Creating specialized space for instruction and research
Marine Conservation and Technology Facility, scheduled to be ready for winter quarter of 2022, will provide undergraduate and graduate coursework in marine biodiversity, conservation, resource management, advanced statistical analysis and associated disciplines. The facility will house the Center for Marine Biodiversity and Conservation (CMBC) and the basement will be almost entirely devoted to a saltwater research aquarium that will have chilled, ambient and warm seawater pumped directly from the Pacific Ocean from the Scripps Pier seawater system.
Franklin Antonio Hall, ready for move-in late spring 2022, will bring approximately 200,000 additional square feet of space to the Jacobs School of Engineering. The building will house laboratories, classrooms, project spaces for student engineering teams, facilities for entrepreneurship activities, an auditorium and café, and will provide space for additional faculty, improving the Jacobs School’s student-to-teacher ratio.
Enhancing access and safety
UC San Diego Blue Line Trolley extension, scheduled to open in late 2021, will provide faculty, staff and students with a reliable alternative to driving. It will also help San Diego communities gain better access to the educational, cultural, employment and health care opportunities offered on the UC San Diego campus.

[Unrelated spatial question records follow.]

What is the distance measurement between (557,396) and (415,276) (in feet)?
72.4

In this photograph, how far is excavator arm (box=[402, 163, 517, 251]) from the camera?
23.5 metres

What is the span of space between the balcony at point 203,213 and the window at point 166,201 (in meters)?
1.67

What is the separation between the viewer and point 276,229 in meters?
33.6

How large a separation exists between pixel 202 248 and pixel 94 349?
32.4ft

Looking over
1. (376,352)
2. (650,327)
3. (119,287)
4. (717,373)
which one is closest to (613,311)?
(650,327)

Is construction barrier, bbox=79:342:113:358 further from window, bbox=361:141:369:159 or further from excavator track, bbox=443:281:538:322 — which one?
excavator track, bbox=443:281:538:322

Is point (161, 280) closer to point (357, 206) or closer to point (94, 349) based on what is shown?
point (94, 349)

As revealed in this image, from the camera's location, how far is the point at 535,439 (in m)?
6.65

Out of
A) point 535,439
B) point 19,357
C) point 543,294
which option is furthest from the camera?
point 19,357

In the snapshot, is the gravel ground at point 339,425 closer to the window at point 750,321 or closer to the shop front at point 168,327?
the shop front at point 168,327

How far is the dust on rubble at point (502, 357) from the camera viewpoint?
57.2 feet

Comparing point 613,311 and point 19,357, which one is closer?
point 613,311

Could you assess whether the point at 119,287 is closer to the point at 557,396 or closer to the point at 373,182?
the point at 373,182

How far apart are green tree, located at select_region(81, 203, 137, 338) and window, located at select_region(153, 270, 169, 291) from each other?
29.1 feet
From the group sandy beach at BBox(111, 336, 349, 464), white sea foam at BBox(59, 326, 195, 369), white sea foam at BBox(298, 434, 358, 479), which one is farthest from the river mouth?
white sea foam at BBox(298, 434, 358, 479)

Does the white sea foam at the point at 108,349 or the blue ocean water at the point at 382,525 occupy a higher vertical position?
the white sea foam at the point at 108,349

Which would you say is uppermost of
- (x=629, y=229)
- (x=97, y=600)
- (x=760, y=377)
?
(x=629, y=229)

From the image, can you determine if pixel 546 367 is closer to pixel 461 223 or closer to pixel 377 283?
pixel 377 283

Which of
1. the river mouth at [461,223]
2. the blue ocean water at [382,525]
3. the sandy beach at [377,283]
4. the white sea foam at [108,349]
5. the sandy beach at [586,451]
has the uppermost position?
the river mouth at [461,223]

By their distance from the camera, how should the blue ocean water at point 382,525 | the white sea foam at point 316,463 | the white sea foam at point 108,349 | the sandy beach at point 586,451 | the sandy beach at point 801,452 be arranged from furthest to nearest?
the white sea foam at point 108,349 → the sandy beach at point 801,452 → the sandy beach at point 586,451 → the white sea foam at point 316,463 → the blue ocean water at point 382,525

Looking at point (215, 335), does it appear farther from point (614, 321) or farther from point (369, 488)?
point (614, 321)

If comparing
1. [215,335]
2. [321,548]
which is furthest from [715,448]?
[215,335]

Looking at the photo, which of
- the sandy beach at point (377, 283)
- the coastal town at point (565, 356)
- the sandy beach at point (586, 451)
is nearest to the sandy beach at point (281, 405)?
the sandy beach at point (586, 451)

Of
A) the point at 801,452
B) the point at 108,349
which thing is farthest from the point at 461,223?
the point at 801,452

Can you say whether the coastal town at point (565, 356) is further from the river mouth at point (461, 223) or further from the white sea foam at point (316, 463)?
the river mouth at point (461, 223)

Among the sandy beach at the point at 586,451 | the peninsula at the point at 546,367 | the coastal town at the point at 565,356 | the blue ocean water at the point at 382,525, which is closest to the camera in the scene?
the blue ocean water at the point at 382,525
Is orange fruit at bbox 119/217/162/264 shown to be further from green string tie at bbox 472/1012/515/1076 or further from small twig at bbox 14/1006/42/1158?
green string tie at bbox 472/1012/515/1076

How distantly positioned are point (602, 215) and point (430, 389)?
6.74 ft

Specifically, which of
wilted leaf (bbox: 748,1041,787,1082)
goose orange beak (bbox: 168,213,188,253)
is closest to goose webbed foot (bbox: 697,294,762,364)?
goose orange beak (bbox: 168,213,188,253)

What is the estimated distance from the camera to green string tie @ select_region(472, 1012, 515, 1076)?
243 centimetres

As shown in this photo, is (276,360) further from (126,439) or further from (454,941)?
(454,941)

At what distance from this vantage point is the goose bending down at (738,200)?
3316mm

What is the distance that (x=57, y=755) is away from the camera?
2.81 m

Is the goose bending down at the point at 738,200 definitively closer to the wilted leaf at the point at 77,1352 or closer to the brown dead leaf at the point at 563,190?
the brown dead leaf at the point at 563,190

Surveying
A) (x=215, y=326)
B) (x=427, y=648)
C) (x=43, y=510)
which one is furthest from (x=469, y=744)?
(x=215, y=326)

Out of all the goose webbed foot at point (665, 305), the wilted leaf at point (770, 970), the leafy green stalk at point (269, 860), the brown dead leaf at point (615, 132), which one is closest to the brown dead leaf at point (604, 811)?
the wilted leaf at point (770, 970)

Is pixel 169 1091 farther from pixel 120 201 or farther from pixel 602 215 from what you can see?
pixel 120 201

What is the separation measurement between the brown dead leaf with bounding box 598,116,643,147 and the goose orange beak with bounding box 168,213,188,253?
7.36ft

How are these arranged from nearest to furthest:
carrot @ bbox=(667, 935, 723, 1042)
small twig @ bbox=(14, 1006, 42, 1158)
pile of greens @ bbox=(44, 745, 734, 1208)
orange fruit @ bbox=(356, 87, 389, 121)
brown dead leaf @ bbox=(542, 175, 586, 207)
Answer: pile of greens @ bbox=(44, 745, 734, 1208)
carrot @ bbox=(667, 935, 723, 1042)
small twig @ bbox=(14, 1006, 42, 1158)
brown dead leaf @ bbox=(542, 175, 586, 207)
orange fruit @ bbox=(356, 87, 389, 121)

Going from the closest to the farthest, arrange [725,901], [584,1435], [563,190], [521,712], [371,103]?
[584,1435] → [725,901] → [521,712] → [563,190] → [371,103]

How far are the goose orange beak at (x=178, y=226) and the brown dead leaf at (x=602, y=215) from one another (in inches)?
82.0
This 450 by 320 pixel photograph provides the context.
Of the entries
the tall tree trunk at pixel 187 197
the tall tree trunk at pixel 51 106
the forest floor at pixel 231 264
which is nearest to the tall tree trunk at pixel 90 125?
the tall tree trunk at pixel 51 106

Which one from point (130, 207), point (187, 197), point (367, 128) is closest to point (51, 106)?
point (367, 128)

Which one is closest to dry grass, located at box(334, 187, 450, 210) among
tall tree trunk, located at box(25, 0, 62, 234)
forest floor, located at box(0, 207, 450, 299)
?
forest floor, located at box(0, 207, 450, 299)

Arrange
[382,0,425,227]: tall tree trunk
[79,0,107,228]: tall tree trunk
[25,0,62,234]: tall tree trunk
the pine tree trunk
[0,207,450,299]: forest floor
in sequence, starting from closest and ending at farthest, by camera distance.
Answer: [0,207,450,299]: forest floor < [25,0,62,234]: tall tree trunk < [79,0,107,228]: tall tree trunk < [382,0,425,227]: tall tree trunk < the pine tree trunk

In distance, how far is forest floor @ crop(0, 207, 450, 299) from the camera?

Also greatly benefiting the community will be a new City of San Diego fire station. The university has provided the city with funding and the land where it will be built on the UC San Diego campus.
“Even during this time of uncertainty, UC San Diego is in a unique position to move forward with projects currently under construction and funded before the public health crisis occurred,” said Khosla. “Key projects will continue, providing UC San Diego with the opportunity to enhance the student experience, cultivate community, provide essential student housing and support interdisciplinary research.”